Da direita para a esquerda: filho e nora de Manuel, Manuel e a esposa – Direitos Reservados

EMISSOR: No passado dia 4 de março quando fizeram 20 anos desde a tragédia, foi visitar o local?

MG: Fui, eu até fui o primeiro a lançar a primeira flor, eu e a minha esposa. Lançamos uma cada um, por volta das 11h da manhã.

EMISSOR: O que é que sentiu nesse dia?

MG: É um dia que me relembra mais as coisas. Mas acaba por aliviar, porque fizemos um centro de acolhimento. O meu falecido filho era um defensor dos catraios mais pequeninos, então trazia-os para casa, preparava-lhe o leite, fazia doces amassados à mão, autêntico. Na altura eu trabalhava nas minas de Pejão, trabalhei lá 22 anos e a minha esposa dizia-lhe “ó Paulo, tu numa semana deste cabo de uma embalagem de leite, às vezes nem chega par uma semana, porque o teu pai anda a trabalhar debaixo do chão” e ele “ó mãe deixe lá, os meninos têm fome e querem comer”. Ele sentia-se bem a ajudar. Sentia-se bem dessa forma. Eu na altura pensei nisso, eu e os meus colegas, e lançamo-nos nesse projeto e está a trabalhar. Mas foi nesse âmbito.

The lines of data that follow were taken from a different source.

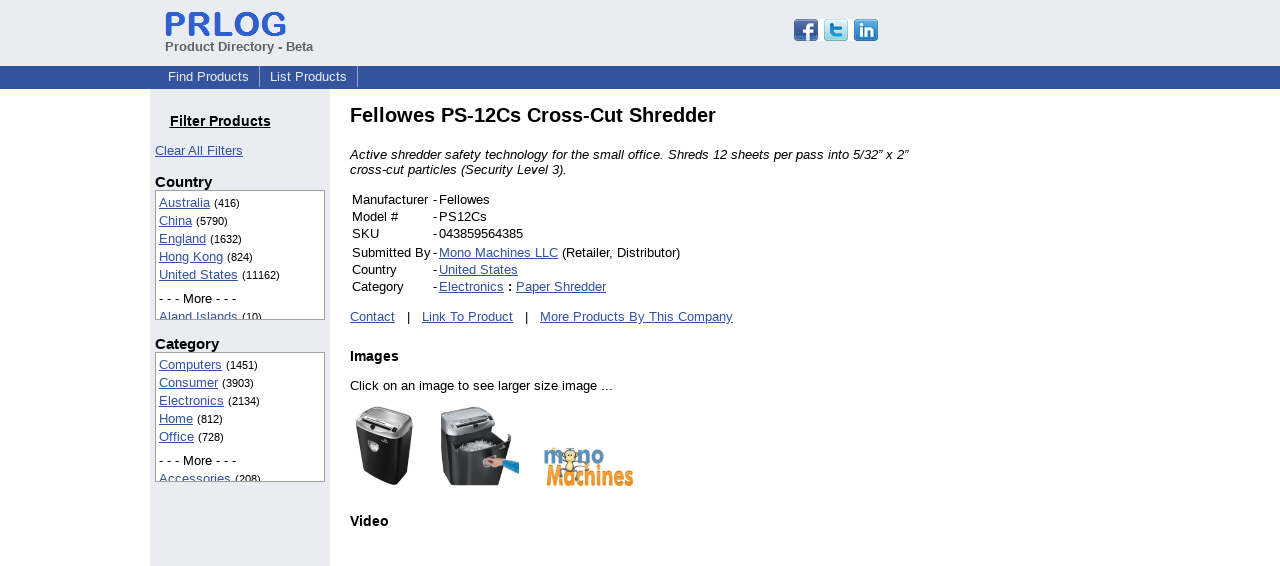

--- FILE ---
content_type: text/html; charset=utf-8
request_url: https://www.google.com/recaptcha/api2/aframe
body_size: 266
content:
<!DOCTYPE HTML><html><head><meta http-equiv="content-type" content="text/html; charset=UTF-8"></head><body><script nonce="droKiaQCH-SjlMS6rG-oQQ">/** Anti-fraud and anti-abuse applications only. See google.com/recaptcha */ try{var clients={'sodar':'https://pagead2.googlesyndication.com/pagead/sodar?'};window.addEventListener("message",function(a){try{if(a.source===window.parent){var b=JSON.parse(a.data);var c=clients[b['id']];if(c){var d=document.createElement('img');d.src=c+b['params']+'&rc='+(localStorage.getItem("rc::a")?sessionStorage.getItem("rc::b"):"");window.document.body.appendChild(d);sessionStorage.setItem("rc::e",parseInt(sessionStorage.getItem("rc::e")||0)+1);localStorage.setItem("rc::h",'1768893963924');}}}catch(b){}});window.parent.postMessage("_grecaptcha_ready", "*");}catch(b){}</script></body></html>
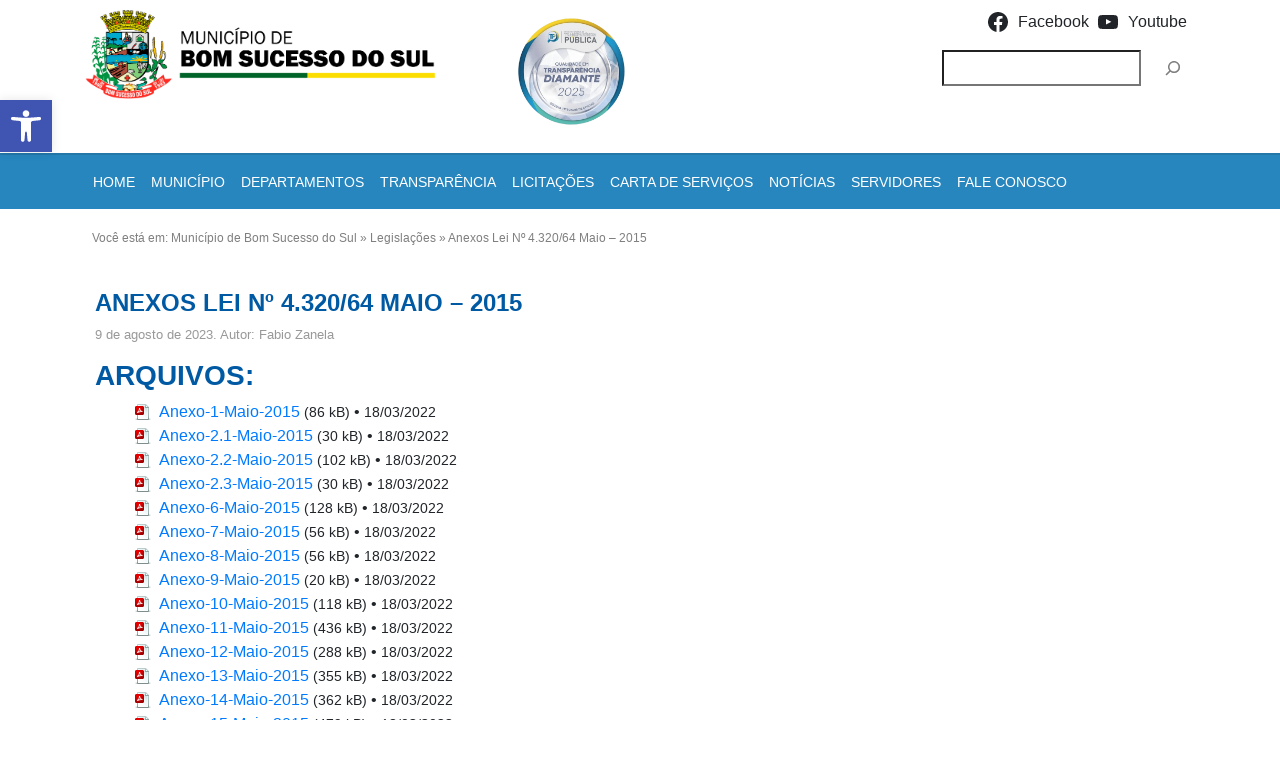

--- FILE ---
content_type: text/css
request_url: https://bomsucessodosul.pr.gov.br/wp-content/themes/bootstrap-basic4/assets/css/main.css?ver=1.3.4
body_size: 991
content:
/*
Theme's main style.

@author Vee W.
*/
@import 'flexvideo.css';


.pagination {
    margin: 0;
}
.pagination-center {
    text-align: center;
}
.pagination-row {
    margin-bottom: 20px;
}


.page-header {
    margin-bottom: 20px;
}


.page-header-top-right {
    margin-top: 10px;
}


.post-view-attachment .entry-attachment .attachment {
    text-align: center;
}
.post-view-attachment .entry-attachment .attachment .card {
    margin: 0 auto;
    width: 400px;
}
.post-view-attachment .entry-attachment .attachment .wp-video {
    margin: 0 auto;
}


.row-with-vspace {
    margin-bottom: 20px;
}


.site-footer {
    background-color: #f5f5f5;
    border-top: 3px solid #ddd;
    font-size: 12px;
    padding: 10px;
}


.site-main .format-aside {
    background: #f5f5f5;
}
.site-main .format-image {
    background: url('../img/content-post-format-image.png') left top no-repeat;
}
.site-main .format-link {
    background: url('../img/content-post-format-link.png') left top no-repeat;
}
.site-main .format-quote {
    background: url('../img/content-post-format-quote.png') left top no-repeat;
}
.site-main .format-video {
    background: url('../img/content-post-format-video.png') left top no-repeat;
}


.site-title {
    margin-bottom: 0;
    margin-top: 10px;
}
.site-title > a {
    text-decoration: none;
}
.site-title > div {
    height: auto;
    line-height: 18px;
}
.site-title .site-description {
    color: #999;
    font-size: 16px;
}
.site-title .site-title-heading {
    margin: 0;
}


.widget_calendar .calendar_wrap table {
    font-size: 14px;
    margin: 0;
}
.widget_calendar .calendar_wrap table caption {
    caption-side: top;
}
.widget_calendar .calendar_wrap .table td,
.widget_calendar .calendar_wrap .table th {
    padding: 8px;
}
.widget_calendar .calendar_wrap .table #next {
    text-align: right;
}


#comments .comment-navigation,
#comments .comment-navigation-below {
    margin-bottom: 20px;
    margin-top: 15px;
}
#comments .comment-navigation {
    list-style: none;
    margin-top: 0;
    padding: 0;
}
#comments .comment-respond {
    margin-top: 20px;
}
#comments .media-list li .media {
    margin-top: 15px;
}
#comments .media-list li .media .media-body {
    border: 1px solid #eee;
    padding: 10px;
}
#comments .media-list li .media .media-body .comment-author {
    font-size: 12px;
    margin-bottom: 10px;
}
#comments .media-list ul.children {
    list-style: none;
    margin-left: 4em;
    padding-left: 0;
}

A Casa de Acolhimento nasceu há 9 anos, é um lugar que acolhe crianças e jovens em situação de risco, bem como promove o desenvolvimento social das populações vulneráveis à pobreza e à exclusão social. Hoje, é um lugar que serve, também, para que os familiares das vítimas sintam que podem colaborar. Um lugar criado para ajudar o próximo.